15  A4: Solving nonlinear equations in 1d II

Recall that Newton’s Method is given by the iteration x_{n+1} = x_n - \frac{f(x_n)}{f'(x_n)}. This method is guaranteed to converge under the following conditions:

Theorem.

Suppose f: [a,b] \to \mathbb R is twice continuously differentiable with f(\xi) = 0 and f'(\xi) \not= 0 for some \xi \in [a,b]. Further suppose that

\begin{align} \left|\frac{f''(x)}{f'(y)}\right| \leq A \end{align}

for all x,y \in [a,b]. Then, the Newton iteration x_{n+1} = x_n - \frac{f(x_n)}{f'(x_n)} converges at least quadratically to \xi for all x_1 \in [a,b] such that |x_1 - \xi| \leq A^{-1}.

Each of the following parts is worth 50 pts.

15.1 A. Repeated Roots

Suppose that f(\xi) = f'(\xi) = 0 (so that the above theorem is not applicable) and that there exists 0 < m < M < 2m such that m < |f''(x)| < M for all x \in [\xi-\delta, \xi+\delta].
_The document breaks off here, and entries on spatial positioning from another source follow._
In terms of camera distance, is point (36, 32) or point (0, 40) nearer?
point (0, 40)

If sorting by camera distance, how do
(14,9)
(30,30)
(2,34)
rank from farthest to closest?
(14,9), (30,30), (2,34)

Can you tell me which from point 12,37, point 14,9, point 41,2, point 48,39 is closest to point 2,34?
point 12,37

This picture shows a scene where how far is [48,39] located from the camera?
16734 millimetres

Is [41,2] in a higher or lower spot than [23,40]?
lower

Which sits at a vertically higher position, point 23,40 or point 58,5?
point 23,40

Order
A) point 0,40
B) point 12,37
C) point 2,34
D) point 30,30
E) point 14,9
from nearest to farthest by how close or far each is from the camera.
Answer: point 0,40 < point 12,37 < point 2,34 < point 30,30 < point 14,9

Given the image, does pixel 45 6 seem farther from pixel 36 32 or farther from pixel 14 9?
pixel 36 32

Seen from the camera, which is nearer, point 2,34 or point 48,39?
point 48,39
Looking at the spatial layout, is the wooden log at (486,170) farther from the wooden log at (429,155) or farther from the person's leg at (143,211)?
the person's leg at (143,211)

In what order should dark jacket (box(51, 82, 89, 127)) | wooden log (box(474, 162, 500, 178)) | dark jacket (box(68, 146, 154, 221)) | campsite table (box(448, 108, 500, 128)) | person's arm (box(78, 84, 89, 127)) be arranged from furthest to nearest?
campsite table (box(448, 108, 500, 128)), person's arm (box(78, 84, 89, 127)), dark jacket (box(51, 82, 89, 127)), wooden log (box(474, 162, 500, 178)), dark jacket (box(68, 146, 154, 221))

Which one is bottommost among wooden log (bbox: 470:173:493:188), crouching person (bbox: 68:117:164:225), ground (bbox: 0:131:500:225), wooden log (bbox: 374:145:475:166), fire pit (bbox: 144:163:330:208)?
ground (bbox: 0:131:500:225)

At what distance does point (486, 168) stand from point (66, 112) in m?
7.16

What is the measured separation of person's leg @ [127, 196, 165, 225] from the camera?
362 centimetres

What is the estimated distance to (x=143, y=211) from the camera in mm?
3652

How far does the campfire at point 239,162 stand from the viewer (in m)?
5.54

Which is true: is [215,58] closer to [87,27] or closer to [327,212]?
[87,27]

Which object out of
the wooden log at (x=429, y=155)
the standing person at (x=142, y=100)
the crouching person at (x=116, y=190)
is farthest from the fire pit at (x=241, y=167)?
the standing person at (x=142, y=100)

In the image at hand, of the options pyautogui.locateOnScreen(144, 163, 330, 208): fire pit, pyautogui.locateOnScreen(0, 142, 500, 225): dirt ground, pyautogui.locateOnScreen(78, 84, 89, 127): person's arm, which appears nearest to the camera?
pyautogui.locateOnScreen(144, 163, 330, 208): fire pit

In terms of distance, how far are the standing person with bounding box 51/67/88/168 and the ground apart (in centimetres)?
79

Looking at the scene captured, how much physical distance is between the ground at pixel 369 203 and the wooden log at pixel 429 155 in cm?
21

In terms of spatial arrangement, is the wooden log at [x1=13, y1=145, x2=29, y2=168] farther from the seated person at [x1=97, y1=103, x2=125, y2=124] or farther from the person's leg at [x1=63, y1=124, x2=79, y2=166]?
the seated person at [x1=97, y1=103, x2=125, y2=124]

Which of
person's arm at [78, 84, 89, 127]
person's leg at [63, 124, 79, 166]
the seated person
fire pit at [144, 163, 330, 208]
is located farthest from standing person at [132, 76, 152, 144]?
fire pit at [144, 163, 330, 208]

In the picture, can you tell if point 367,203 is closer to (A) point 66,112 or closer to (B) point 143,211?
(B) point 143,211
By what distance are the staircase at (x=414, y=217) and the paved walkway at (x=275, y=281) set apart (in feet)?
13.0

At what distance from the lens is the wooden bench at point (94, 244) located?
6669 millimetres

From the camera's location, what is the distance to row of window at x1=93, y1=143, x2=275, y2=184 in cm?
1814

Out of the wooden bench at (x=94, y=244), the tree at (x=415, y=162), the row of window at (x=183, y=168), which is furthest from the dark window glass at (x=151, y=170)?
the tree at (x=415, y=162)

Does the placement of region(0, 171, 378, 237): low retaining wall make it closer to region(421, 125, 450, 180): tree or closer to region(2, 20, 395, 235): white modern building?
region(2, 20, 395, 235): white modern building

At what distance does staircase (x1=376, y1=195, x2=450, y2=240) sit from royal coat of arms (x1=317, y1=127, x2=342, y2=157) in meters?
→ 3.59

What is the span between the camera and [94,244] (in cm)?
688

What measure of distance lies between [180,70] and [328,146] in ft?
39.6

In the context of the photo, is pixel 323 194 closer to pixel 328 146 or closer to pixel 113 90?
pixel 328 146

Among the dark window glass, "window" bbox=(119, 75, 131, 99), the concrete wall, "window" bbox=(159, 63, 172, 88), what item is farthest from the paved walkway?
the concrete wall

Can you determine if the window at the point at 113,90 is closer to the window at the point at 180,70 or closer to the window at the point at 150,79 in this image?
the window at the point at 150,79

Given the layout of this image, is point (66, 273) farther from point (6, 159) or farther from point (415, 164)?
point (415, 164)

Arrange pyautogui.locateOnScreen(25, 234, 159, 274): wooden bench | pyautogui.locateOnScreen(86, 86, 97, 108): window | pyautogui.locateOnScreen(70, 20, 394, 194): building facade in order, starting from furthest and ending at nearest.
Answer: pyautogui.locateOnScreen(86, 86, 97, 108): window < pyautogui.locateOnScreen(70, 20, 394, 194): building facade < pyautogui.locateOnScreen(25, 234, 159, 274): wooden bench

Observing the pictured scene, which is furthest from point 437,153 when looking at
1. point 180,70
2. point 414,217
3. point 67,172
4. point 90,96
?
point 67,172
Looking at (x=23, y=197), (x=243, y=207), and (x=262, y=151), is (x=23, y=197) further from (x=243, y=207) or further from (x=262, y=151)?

  1. ✍ Show that there exists \eta_n, \theta_n between x_n and \xi such that the sequence generated by Newton’s method (x_{n+1} = x_n - \frac{f(x_n)}{f'(x_n)}) satisfies

\begin{align} x_{n+1} - \xi &= \frac{1}{2} \frac{f''(\eta_n)}{f'(x_n)} (x_n - \xi)^2 \nonumber\\ % &= \frac{1}{2} \frac{f''(\eta_n)}{f''(\theta_n)} (x_n - \xi). \end{align}

Note: there was a sign error in the original version

Answer.

By the Taylor remainder theorem, there exists \eta_n between x_n and \xi such that

\begin{align} 0 = f(\xi) = f(x_n) + f'(x_n) (\xi - x_n) + \frac{1}2 f''(\eta_n) (\xi - -x_n)^2. \end{align}

Therefore, we have

\begin{align} x_{n+1} - \xi &= x_n - \xi - \frac{f(x_n)}{f'(x_n)} \nonumber\\ % &= \frac {-f'(x_n) ( \xi - x_n) - f(x_n) } {f'(x_n)} \\ % &= \frac{1}2 \frac {f''(\eta_n)} {f'(x_n)} (x_n - \xi)^2 \end{align}

Since f'(\xi) = 0 and by the mean value theorem, there exists \theta_n between x_n and \xi such that f'(x_n) = f'(x_n) - f'(\xi) = f''(\theta_n) ( x_n - \xi ) and so

\begin{align} x_{n+1} - \xi % &= \frac{1}2 \frac {f''(\eta_n)} {f'(x_n) - f'(\xi)} (x_n - \xi)^2 \nonumber\\ % &= \frac{1}2 \frac {f''(\eta_n)} {f''(\theta_n) (x_n-\xi)} (x_n - \xi)^2 \nonumber\\ % &= \frac{1}2 \frac {f''(\eta_n)} {f''(\theta_n)} (x_n - \xi) \end{align}

  1. ✍ Hence show that Newton’s method converges at least linearly in this case.

Answer.

Since 0 < m < f''(x) < M < 2m for all x \in [\xi-\delta, \xi+\delta], we have: if x_n \in [\xi- \delta, \xi +\delta], then

\begin{align} |x_{n+1} - \xi| &\leq \frac{1}2 \left|\frac {f''(\eta_n)} {f''(\theta_n)}\right| \big| x_n - \xi \big| \nonumber\\ % &\leq \frac12 \frac{M}{m} |x_n - \xi| % =: L|x_n-\xi| \end{align}

Since L := \frac12 \frac{M}{m} < \frac12\frac{2m}{m} = 1, we find that x_{n+1} \in [\xi-\delta, \xi+\delta]. Therefore, for x_1 \in [\xi- \delta, \xi +\delta], the sequence (x_n) is contained in [\xi- \delta, \xi +\delta] and

\begin{align} |x_{n+1} - \xi| \leq L |x_{n} - \xi| \leq \cdots \leq L^n |x_1 - \xi| \end{align}

which goes to 0 as n \to \infty (and therefore (x_n) \to \xi).

Moreover, we have

\begin{align} \lim_{n\to\infty}\frac {|x_{n+1} - \xi|} {|x_{n} -\xi|} = \lim_{n\to\infty} \frac{1}2 \left|\frac {f''(\eta_n)} {f''(\theta_n)}\right| % = \frac{1}{2} \left|\frac {f''(\xi)} {f''(\xi)}\right| = \frac12 \end{align}

Therefore, the convergence is linear (with asymptotic error constant \frac12).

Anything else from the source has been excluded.